Language and cross-cultural competency is a critical factor in achieving success, whether health professionals are engaging with individual patients as part of a disaster response or Medical Civic Action Program (MEDCAP), or working with Ministry of Health officials to build sustainable capacity in their health system. CDHAM created a pilot program to expose USU students to a stability operations scenario as part of a larger program, the Defense Medical Language Initiative (DMLI), to develop language and culture training for Department of Defense health personnel.

During the didactic phase students learned of a large segment of the Pandakar population that was displaced due to insurgent violence. It was anticipated that this Internally Displaced Population (IDP) might become a humanitarian emergency during the deployment, intended to be a Peacekeeping Operation.

The students were told that the local leaders had designated an area to establish the IDP camp and they were tasked with doing a site survey to determine if it would be satisfactory. When they found it to be inadequate, they had to go negotiate with the local Sheik, Dr. Shakir Jawad, and a representative from the Pandakar Ministry of Health (MoH), Dr. Ali Alameri. The wrinkle was that neither the Sheik or the MoH representative spoke English, so all negotiations had to be through an interpreter, Dr. Maysaa Mahmood. Mr. Gregg Nakano acted as a member of a Chinese non-governmental organization (NGO) competing for the favor of the Government of Pandakar and Dr. Kevin Riley CDHAM Deputy Director, portrayed a United Nations Officer.

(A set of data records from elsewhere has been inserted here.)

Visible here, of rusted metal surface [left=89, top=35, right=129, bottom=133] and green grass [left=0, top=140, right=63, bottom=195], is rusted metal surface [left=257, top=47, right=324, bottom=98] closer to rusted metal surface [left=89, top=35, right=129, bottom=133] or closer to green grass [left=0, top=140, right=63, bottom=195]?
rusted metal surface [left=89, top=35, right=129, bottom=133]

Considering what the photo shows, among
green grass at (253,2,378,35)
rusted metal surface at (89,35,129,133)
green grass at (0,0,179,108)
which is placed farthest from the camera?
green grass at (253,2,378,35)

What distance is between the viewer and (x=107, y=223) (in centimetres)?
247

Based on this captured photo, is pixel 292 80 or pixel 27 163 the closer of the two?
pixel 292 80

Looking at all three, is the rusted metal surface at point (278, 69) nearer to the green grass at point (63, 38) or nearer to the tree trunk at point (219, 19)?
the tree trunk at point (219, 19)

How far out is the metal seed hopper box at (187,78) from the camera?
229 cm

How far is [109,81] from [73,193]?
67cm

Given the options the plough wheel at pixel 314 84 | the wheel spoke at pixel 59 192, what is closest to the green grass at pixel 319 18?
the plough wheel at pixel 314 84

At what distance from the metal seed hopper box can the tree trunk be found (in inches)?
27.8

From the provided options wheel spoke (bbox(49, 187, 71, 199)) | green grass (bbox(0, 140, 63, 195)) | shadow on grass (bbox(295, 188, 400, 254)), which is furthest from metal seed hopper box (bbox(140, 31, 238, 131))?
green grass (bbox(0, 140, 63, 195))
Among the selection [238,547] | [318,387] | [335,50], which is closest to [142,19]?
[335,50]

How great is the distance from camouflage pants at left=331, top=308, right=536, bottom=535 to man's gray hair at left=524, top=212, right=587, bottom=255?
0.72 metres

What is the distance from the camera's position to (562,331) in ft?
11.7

These members of the CDHAM team provided an incredible degree of authenticity and realism for the students. A mock village was created among shipping containers, including a vendor and background sounds. Before any negotiating began, students had to participate in ceremonial toasting and the proverbial "cup of tea." While outwardly wanting to assist the displaced people, they were of a different ethnic group, so the Sheik wanted some compensation for his people. Also, there was a dynamic tension between the Sheik, who wanted aid delivered directly to his village, and the government official who demanded it be routed through his system. The students became acutely aware of the difficulty working through an interpreter, where communication has to be in short bits and the accuracy of translation is sometimes in doubt.

The students handled themselves like true health diplomats. The most valuable outcome though, when they find themselves in a future situation where language and culture might be an obstacle to their mission, they will be much more effective.